**Problem set**
1. Could you copy out the passage on statistical bias word for word, everything from "A regularized linear" down to "to each other."?
2. Can you pick up the passage on statistical bias after its final sentence and keep it going?

**Document text**

-------------------------

Useful Statistical Biases
Friday’s post on statistical bias and the bias-variance decomposition discussed how the squared error of an estimator equals the directional error of the estimator plus the variance of the estimator. All else being equal, bias is bad—you want to get rid of it. But all else is not always equal. Sometimes, by accepting a small amount of bias in your estimator, you can eliminate a large amount of variance. This is known as the “bias-variance tradeoff”.
A linear regression tries to estimate a quantity by attaching weights to various signals associated with that quantity—for example, you could try to predict the gas mileage of a car using the car’s mass and engine capacity.
A regularized linear regression tries to attach smaller variable weights, while still matching the data fairly well. A regularized regression may generalize to unseen data better than an unregularized regression—often quite a lot better. Assigning smaller variable weights is akin to finding a simpler explanation that fits the data almost as well. This drive for simplicity makes the regressor less sensitive to small random wobbles in the data, so it has lower variance: if you ran the regressor over different data samples, the estimates would look more similar to each other.

-------------------------

**Extracted information**
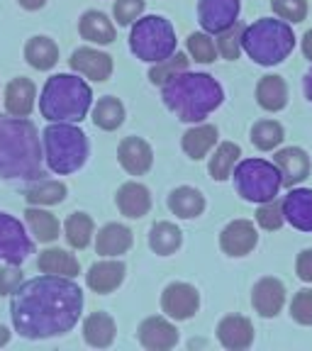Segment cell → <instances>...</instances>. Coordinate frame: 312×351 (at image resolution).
I'll list each match as a JSON object with an SVG mask.
<instances>
[{
  "instance_id": "6da1fadb",
  "label": "cell",
  "mask_w": 312,
  "mask_h": 351,
  "mask_svg": "<svg viewBox=\"0 0 312 351\" xmlns=\"http://www.w3.org/2000/svg\"><path fill=\"white\" fill-rule=\"evenodd\" d=\"M83 291L73 278L37 276L10 295L12 327L25 339H49L71 332L83 313Z\"/></svg>"
},
{
  "instance_id": "7a4b0ae2",
  "label": "cell",
  "mask_w": 312,
  "mask_h": 351,
  "mask_svg": "<svg viewBox=\"0 0 312 351\" xmlns=\"http://www.w3.org/2000/svg\"><path fill=\"white\" fill-rule=\"evenodd\" d=\"M44 176L42 139L34 122L27 117L0 115V178L37 181Z\"/></svg>"
},
{
  "instance_id": "3957f363",
  "label": "cell",
  "mask_w": 312,
  "mask_h": 351,
  "mask_svg": "<svg viewBox=\"0 0 312 351\" xmlns=\"http://www.w3.org/2000/svg\"><path fill=\"white\" fill-rule=\"evenodd\" d=\"M161 100L181 122L197 125L225 103V90L210 73L183 71L161 86Z\"/></svg>"
},
{
  "instance_id": "277c9868",
  "label": "cell",
  "mask_w": 312,
  "mask_h": 351,
  "mask_svg": "<svg viewBox=\"0 0 312 351\" xmlns=\"http://www.w3.org/2000/svg\"><path fill=\"white\" fill-rule=\"evenodd\" d=\"M91 108H93V90L78 73H54L47 78L39 93V112L49 122L78 125L88 117Z\"/></svg>"
},
{
  "instance_id": "5b68a950",
  "label": "cell",
  "mask_w": 312,
  "mask_h": 351,
  "mask_svg": "<svg viewBox=\"0 0 312 351\" xmlns=\"http://www.w3.org/2000/svg\"><path fill=\"white\" fill-rule=\"evenodd\" d=\"M296 49L293 25L280 17H261L254 25L244 27L241 34V51L259 66L283 64Z\"/></svg>"
},
{
  "instance_id": "8992f818",
  "label": "cell",
  "mask_w": 312,
  "mask_h": 351,
  "mask_svg": "<svg viewBox=\"0 0 312 351\" xmlns=\"http://www.w3.org/2000/svg\"><path fill=\"white\" fill-rule=\"evenodd\" d=\"M42 152L47 169L59 176H69L86 166L91 144L86 132L73 122H51L42 132Z\"/></svg>"
},
{
  "instance_id": "52a82bcc",
  "label": "cell",
  "mask_w": 312,
  "mask_h": 351,
  "mask_svg": "<svg viewBox=\"0 0 312 351\" xmlns=\"http://www.w3.org/2000/svg\"><path fill=\"white\" fill-rule=\"evenodd\" d=\"M176 29L164 15H142L130 27V51L144 64H159L176 51Z\"/></svg>"
},
{
  "instance_id": "ba28073f",
  "label": "cell",
  "mask_w": 312,
  "mask_h": 351,
  "mask_svg": "<svg viewBox=\"0 0 312 351\" xmlns=\"http://www.w3.org/2000/svg\"><path fill=\"white\" fill-rule=\"evenodd\" d=\"M235 188L247 203H269L283 188V178L274 161L266 159H239L232 171Z\"/></svg>"
},
{
  "instance_id": "9c48e42d",
  "label": "cell",
  "mask_w": 312,
  "mask_h": 351,
  "mask_svg": "<svg viewBox=\"0 0 312 351\" xmlns=\"http://www.w3.org/2000/svg\"><path fill=\"white\" fill-rule=\"evenodd\" d=\"M29 254H34V244L27 234V227L15 215L0 213V261L22 266Z\"/></svg>"
},
{
  "instance_id": "30bf717a",
  "label": "cell",
  "mask_w": 312,
  "mask_h": 351,
  "mask_svg": "<svg viewBox=\"0 0 312 351\" xmlns=\"http://www.w3.org/2000/svg\"><path fill=\"white\" fill-rule=\"evenodd\" d=\"M161 310L173 322H186L195 317V313L200 310V293L195 285L183 283V280L169 283L161 293Z\"/></svg>"
},
{
  "instance_id": "8fae6325",
  "label": "cell",
  "mask_w": 312,
  "mask_h": 351,
  "mask_svg": "<svg viewBox=\"0 0 312 351\" xmlns=\"http://www.w3.org/2000/svg\"><path fill=\"white\" fill-rule=\"evenodd\" d=\"M69 66H71L73 73L95 83H105L115 71L112 56L100 49V47H78V49H73Z\"/></svg>"
},
{
  "instance_id": "7c38bea8",
  "label": "cell",
  "mask_w": 312,
  "mask_h": 351,
  "mask_svg": "<svg viewBox=\"0 0 312 351\" xmlns=\"http://www.w3.org/2000/svg\"><path fill=\"white\" fill-rule=\"evenodd\" d=\"M239 0H197V22L203 32L219 34L239 20Z\"/></svg>"
},
{
  "instance_id": "4fadbf2b",
  "label": "cell",
  "mask_w": 312,
  "mask_h": 351,
  "mask_svg": "<svg viewBox=\"0 0 312 351\" xmlns=\"http://www.w3.org/2000/svg\"><path fill=\"white\" fill-rule=\"evenodd\" d=\"M137 339L147 351H169L178 344V329L166 315H152L139 324Z\"/></svg>"
},
{
  "instance_id": "5bb4252c",
  "label": "cell",
  "mask_w": 312,
  "mask_h": 351,
  "mask_svg": "<svg viewBox=\"0 0 312 351\" xmlns=\"http://www.w3.org/2000/svg\"><path fill=\"white\" fill-rule=\"evenodd\" d=\"M259 232L249 219H232L225 230L219 232V249L232 258L247 256L256 249Z\"/></svg>"
},
{
  "instance_id": "9a60e30c",
  "label": "cell",
  "mask_w": 312,
  "mask_h": 351,
  "mask_svg": "<svg viewBox=\"0 0 312 351\" xmlns=\"http://www.w3.org/2000/svg\"><path fill=\"white\" fill-rule=\"evenodd\" d=\"M285 293L288 291H285L283 280L274 278V276H266V278L256 280L252 291V305L259 317L263 319L278 317L285 305Z\"/></svg>"
},
{
  "instance_id": "2e32d148",
  "label": "cell",
  "mask_w": 312,
  "mask_h": 351,
  "mask_svg": "<svg viewBox=\"0 0 312 351\" xmlns=\"http://www.w3.org/2000/svg\"><path fill=\"white\" fill-rule=\"evenodd\" d=\"M127 266L120 258H103L95 261L86 274V285L98 295H110L115 293L122 283H125Z\"/></svg>"
},
{
  "instance_id": "e0dca14e",
  "label": "cell",
  "mask_w": 312,
  "mask_h": 351,
  "mask_svg": "<svg viewBox=\"0 0 312 351\" xmlns=\"http://www.w3.org/2000/svg\"><path fill=\"white\" fill-rule=\"evenodd\" d=\"M117 161L130 176H144L154 166V149L142 137H125L117 147Z\"/></svg>"
},
{
  "instance_id": "ac0fdd59",
  "label": "cell",
  "mask_w": 312,
  "mask_h": 351,
  "mask_svg": "<svg viewBox=\"0 0 312 351\" xmlns=\"http://www.w3.org/2000/svg\"><path fill=\"white\" fill-rule=\"evenodd\" d=\"M3 103H5V112L12 117H29L34 105H37V86L32 78L17 76L5 86L3 93Z\"/></svg>"
},
{
  "instance_id": "d6986e66",
  "label": "cell",
  "mask_w": 312,
  "mask_h": 351,
  "mask_svg": "<svg viewBox=\"0 0 312 351\" xmlns=\"http://www.w3.org/2000/svg\"><path fill=\"white\" fill-rule=\"evenodd\" d=\"M274 164L278 166L285 188H296L310 176V156L300 147H285L274 154Z\"/></svg>"
},
{
  "instance_id": "ffe728a7",
  "label": "cell",
  "mask_w": 312,
  "mask_h": 351,
  "mask_svg": "<svg viewBox=\"0 0 312 351\" xmlns=\"http://www.w3.org/2000/svg\"><path fill=\"white\" fill-rule=\"evenodd\" d=\"M219 344L230 351H244L254 344V324L244 315H227L217 324Z\"/></svg>"
},
{
  "instance_id": "44dd1931",
  "label": "cell",
  "mask_w": 312,
  "mask_h": 351,
  "mask_svg": "<svg viewBox=\"0 0 312 351\" xmlns=\"http://www.w3.org/2000/svg\"><path fill=\"white\" fill-rule=\"evenodd\" d=\"M280 208L288 225L300 232H312V188H291V193L280 200Z\"/></svg>"
},
{
  "instance_id": "7402d4cb",
  "label": "cell",
  "mask_w": 312,
  "mask_h": 351,
  "mask_svg": "<svg viewBox=\"0 0 312 351\" xmlns=\"http://www.w3.org/2000/svg\"><path fill=\"white\" fill-rule=\"evenodd\" d=\"M115 205L127 219H142L152 210V193L144 183L127 181L117 188Z\"/></svg>"
},
{
  "instance_id": "603a6c76",
  "label": "cell",
  "mask_w": 312,
  "mask_h": 351,
  "mask_svg": "<svg viewBox=\"0 0 312 351\" xmlns=\"http://www.w3.org/2000/svg\"><path fill=\"white\" fill-rule=\"evenodd\" d=\"M134 244V234L127 225L120 222H108L105 227H100L95 234V252L103 258H117L122 254H127Z\"/></svg>"
},
{
  "instance_id": "cb8c5ba5",
  "label": "cell",
  "mask_w": 312,
  "mask_h": 351,
  "mask_svg": "<svg viewBox=\"0 0 312 351\" xmlns=\"http://www.w3.org/2000/svg\"><path fill=\"white\" fill-rule=\"evenodd\" d=\"M78 34H81V39H86L88 44L108 47V44H112L117 39V27L105 12L86 10L81 15V20H78Z\"/></svg>"
},
{
  "instance_id": "d4e9b609",
  "label": "cell",
  "mask_w": 312,
  "mask_h": 351,
  "mask_svg": "<svg viewBox=\"0 0 312 351\" xmlns=\"http://www.w3.org/2000/svg\"><path fill=\"white\" fill-rule=\"evenodd\" d=\"M256 103L266 112H280L288 105V83L278 73H266L256 83Z\"/></svg>"
},
{
  "instance_id": "484cf974",
  "label": "cell",
  "mask_w": 312,
  "mask_h": 351,
  "mask_svg": "<svg viewBox=\"0 0 312 351\" xmlns=\"http://www.w3.org/2000/svg\"><path fill=\"white\" fill-rule=\"evenodd\" d=\"M169 210L178 219H195L205 213L208 203H205V195L197 188L191 186H178L169 193V200H166Z\"/></svg>"
},
{
  "instance_id": "4316f807",
  "label": "cell",
  "mask_w": 312,
  "mask_h": 351,
  "mask_svg": "<svg viewBox=\"0 0 312 351\" xmlns=\"http://www.w3.org/2000/svg\"><path fill=\"white\" fill-rule=\"evenodd\" d=\"M217 137H219L217 127L197 122V125H193L191 130H186V134H183V139H181V147H183V152H186L188 159L200 161L215 149Z\"/></svg>"
},
{
  "instance_id": "83f0119b",
  "label": "cell",
  "mask_w": 312,
  "mask_h": 351,
  "mask_svg": "<svg viewBox=\"0 0 312 351\" xmlns=\"http://www.w3.org/2000/svg\"><path fill=\"white\" fill-rule=\"evenodd\" d=\"M37 269L49 276H64V278H76L81 274V263L69 249L49 247L44 249L37 258Z\"/></svg>"
},
{
  "instance_id": "f1b7e54d",
  "label": "cell",
  "mask_w": 312,
  "mask_h": 351,
  "mask_svg": "<svg viewBox=\"0 0 312 351\" xmlns=\"http://www.w3.org/2000/svg\"><path fill=\"white\" fill-rule=\"evenodd\" d=\"M117 337V324L108 313H91L83 319V339L93 349H108Z\"/></svg>"
},
{
  "instance_id": "f546056e",
  "label": "cell",
  "mask_w": 312,
  "mask_h": 351,
  "mask_svg": "<svg viewBox=\"0 0 312 351\" xmlns=\"http://www.w3.org/2000/svg\"><path fill=\"white\" fill-rule=\"evenodd\" d=\"M25 61L37 71H51L59 64V44L47 34H34L25 44Z\"/></svg>"
},
{
  "instance_id": "4dcf8cb0",
  "label": "cell",
  "mask_w": 312,
  "mask_h": 351,
  "mask_svg": "<svg viewBox=\"0 0 312 351\" xmlns=\"http://www.w3.org/2000/svg\"><path fill=\"white\" fill-rule=\"evenodd\" d=\"M25 225H27L29 234L37 241H42V244H51V241H56L61 234L59 219H56L49 210L39 208V205H29V208L25 210Z\"/></svg>"
},
{
  "instance_id": "1f68e13d",
  "label": "cell",
  "mask_w": 312,
  "mask_h": 351,
  "mask_svg": "<svg viewBox=\"0 0 312 351\" xmlns=\"http://www.w3.org/2000/svg\"><path fill=\"white\" fill-rule=\"evenodd\" d=\"M66 183L51 181V178H37V181H29L27 191H25V200L29 205H39V208H51V205H59L66 200Z\"/></svg>"
},
{
  "instance_id": "d6a6232c",
  "label": "cell",
  "mask_w": 312,
  "mask_h": 351,
  "mask_svg": "<svg viewBox=\"0 0 312 351\" xmlns=\"http://www.w3.org/2000/svg\"><path fill=\"white\" fill-rule=\"evenodd\" d=\"M91 110H93V112H91L93 125L103 132H115L117 127H122V122H125V117H127L125 105H122V100L115 98V95H103V98H98V103Z\"/></svg>"
},
{
  "instance_id": "836d02e7",
  "label": "cell",
  "mask_w": 312,
  "mask_h": 351,
  "mask_svg": "<svg viewBox=\"0 0 312 351\" xmlns=\"http://www.w3.org/2000/svg\"><path fill=\"white\" fill-rule=\"evenodd\" d=\"M183 244V232L173 225V222H154L149 230V249L156 256H171L181 249Z\"/></svg>"
},
{
  "instance_id": "e575fe53",
  "label": "cell",
  "mask_w": 312,
  "mask_h": 351,
  "mask_svg": "<svg viewBox=\"0 0 312 351\" xmlns=\"http://www.w3.org/2000/svg\"><path fill=\"white\" fill-rule=\"evenodd\" d=\"M64 239L71 249H86L95 237V222L88 213H71L64 222Z\"/></svg>"
},
{
  "instance_id": "d590c367",
  "label": "cell",
  "mask_w": 312,
  "mask_h": 351,
  "mask_svg": "<svg viewBox=\"0 0 312 351\" xmlns=\"http://www.w3.org/2000/svg\"><path fill=\"white\" fill-rule=\"evenodd\" d=\"M239 159H241V147H239V144L222 142L217 149H215V154L210 156V161H208L210 178H213V181H217V183L227 181Z\"/></svg>"
},
{
  "instance_id": "8d00e7d4",
  "label": "cell",
  "mask_w": 312,
  "mask_h": 351,
  "mask_svg": "<svg viewBox=\"0 0 312 351\" xmlns=\"http://www.w3.org/2000/svg\"><path fill=\"white\" fill-rule=\"evenodd\" d=\"M285 130L278 120H259L252 127V144L259 152H274L283 144Z\"/></svg>"
},
{
  "instance_id": "74e56055",
  "label": "cell",
  "mask_w": 312,
  "mask_h": 351,
  "mask_svg": "<svg viewBox=\"0 0 312 351\" xmlns=\"http://www.w3.org/2000/svg\"><path fill=\"white\" fill-rule=\"evenodd\" d=\"M188 66H191V56H188L186 51L176 49L169 59L159 61V64H152V69H149V81H152L154 86H164V83H169L173 76L188 71Z\"/></svg>"
},
{
  "instance_id": "f35d334b",
  "label": "cell",
  "mask_w": 312,
  "mask_h": 351,
  "mask_svg": "<svg viewBox=\"0 0 312 351\" xmlns=\"http://www.w3.org/2000/svg\"><path fill=\"white\" fill-rule=\"evenodd\" d=\"M244 27L247 25H241L239 20L227 27L225 32L215 34V47H217V56L227 61H237L241 56V34H244Z\"/></svg>"
},
{
  "instance_id": "ab89813d",
  "label": "cell",
  "mask_w": 312,
  "mask_h": 351,
  "mask_svg": "<svg viewBox=\"0 0 312 351\" xmlns=\"http://www.w3.org/2000/svg\"><path fill=\"white\" fill-rule=\"evenodd\" d=\"M186 49L195 64H213L217 59V47H215L213 34L208 32H193L186 39Z\"/></svg>"
},
{
  "instance_id": "60d3db41",
  "label": "cell",
  "mask_w": 312,
  "mask_h": 351,
  "mask_svg": "<svg viewBox=\"0 0 312 351\" xmlns=\"http://www.w3.org/2000/svg\"><path fill=\"white\" fill-rule=\"evenodd\" d=\"M271 10L288 25H300L305 22L310 5H307V0H271Z\"/></svg>"
},
{
  "instance_id": "b9f144b4",
  "label": "cell",
  "mask_w": 312,
  "mask_h": 351,
  "mask_svg": "<svg viewBox=\"0 0 312 351\" xmlns=\"http://www.w3.org/2000/svg\"><path fill=\"white\" fill-rule=\"evenodd\" d=\"M147 10V0H115L112 3V17L117 27H132Z\"/></svg>"
},
{
  "instance_id": "7bdbcfd3",
  "label": "cell",
  "mask_w": 312,
  "mask_h": 351,
  "mask_svg": "<svg viewBox=\"0 0 312 351\" xmlns=\"http://www.w3.org/2000/svg\"><path fill=\"white\" fill-rule=\"evenodd\" d=\"M256 222L261 230L266 232H278L283 227V208H280V200H269V203H261L256 210Z\"/></svg>"
},
{
  "instance_id": "ee69618b",
  "label": "cell",
  "mask_w": 312,
  "mask_h": 351,
  "mask_svg": "<svg viewBox=\"0 0 312 351\" xmlns=\"http://www.w3.org/2000/svg\"><path fill=\"white\" fill-rule=\"evenodd\" d=\"M291 317L293 322L302 327H312V288H302L291 300Z\"/></svg>"
},
{
  "instance_id": "f6af8a7d",
  "label": "cell",
  "mask_w": 312,
  "mask_h": 351,
  "mask_svg": "<svg viewBox=\"0 0 312 351\" xmlns=\"http://www.w3.org/2000/svg\"><path fill=\"white\" fill-rule=\"evenodd\" d=\"M22 280H25L22 266H17V263H5V266L0 269V298L12 295V293L20 288Z\"/></svg>"
},
{
  "instance_id": "bcb514c9",
  "label": "cell",
  "mask_w": 312,
  "mask_h": 351,
  "mask_svg": "<svg viewBox=\"0 0 312 351\" xmlns=\"http://www.w3.org/2000/svg\"><path fill=\"white\" fill-rule=\"evenodd\" d=\"M296 274L302 283H312V249H302L296 258Z\"/></svg>"
},
{
  "instance_id": "7dc6e473",
  "label": "cell",
  "mask_w": 312,
  "mask_h": 351,
  "mask_svg": "<svg viewBox=\"0 0 312 351\" xmlns=\"http://www.w3.org/2000/svg\"><path fill=\"white\" fill-rule=\"evenodd\" d=\"M300 49H302V56H305L307 61H312V27L307 29L305 34H302V39H300Z\"/></svg>"
},
{
  "instance_id": "c3c4849f",
  "label": "cell",
  "mask_w": 312,
  "mask_h": 351,
  "mask_svg": "<svg viewBox=\"0 0 312 351\" xmlns=\"http://www.w3.org/2000/svg\"><path fill=\"white\" fill-rule=\"evenodd\" d=\"M47 3H49V0H17V5H20L22 10H29V12L42 10Z\"/></svg>"
},
{
  "instance_id": "681fc988",
  "label": "cell",
  "mask_w": 312,
  "mask_h": 351,
  "mask_svg": "<svg viewBox=\"0 0 312 351\" xmlns=\"http://www.w3.org/2000/svg\"><path fill=\"white\" fill-rule=\"evenodd\" d=\"M302 90H305V98L312 103V69L302 76Z\"/></svg>"
},
{
  "instance_id": "f907efd6",
  "label": "cell",
  "mask_w": 312,
  "mask_h": 351,
  "mask_svg": "<svg viewBox=\"0 0 312 351\" xmlns=\"http://www.w3.org/2000/svg\"><path fill=\"white\" fill-rule=\"evenodd\" d=\"M10 341V329L5 324H0V346H5Z\"/></svg>"
}]
</instances>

-------------------------

**Final results**
1.
A regularized linear regression tries to attach smaller variable weights, while still matching the data fairly well. A regularized regression may generalize to unseen data better than an unregularized regression—often quite a lot better. Assigning smaller variable weights is akin to finding a simpler explanation that fits the data almost as well. This drive for simplicity makes the regressor less sensitive to small random wobbles in the data, so it has lower variance: if you ran the regressor over different data samples, the estimates would look more similar to each other.

2.
But the same regularization procedure also causes the estimator to ignore some actual data—and this is a systematic error, that would recur in the same direction if we repeated the experiment many times. The randomness goes in both directions, so by ignoring the noise in the data, you decrease your variance. But the real evidence goes in one direction, so if you ignore some real evidence in the process of ignoring noise—because you don’t know which is which—then you end up with a directional error, an error that trends in the same direction when you repeat the experiment many times.
In statistics this is known as the bias-variance tradeoff. When your data is limited, it may be better to use a simplifying estimator that doesn’t try to fit every tiny squiggle of the data, and this trades off a lot of variance against a little bias.
An “unbiased estimator” is one whose expected result equals the correct result, although it may have wide random swings in either direction. This is good if you are allowed to repeat the experiment as often as you like, because you can average together the estimates and get the correct answer to arbitrarily fine precision. That’s the law of large numbers.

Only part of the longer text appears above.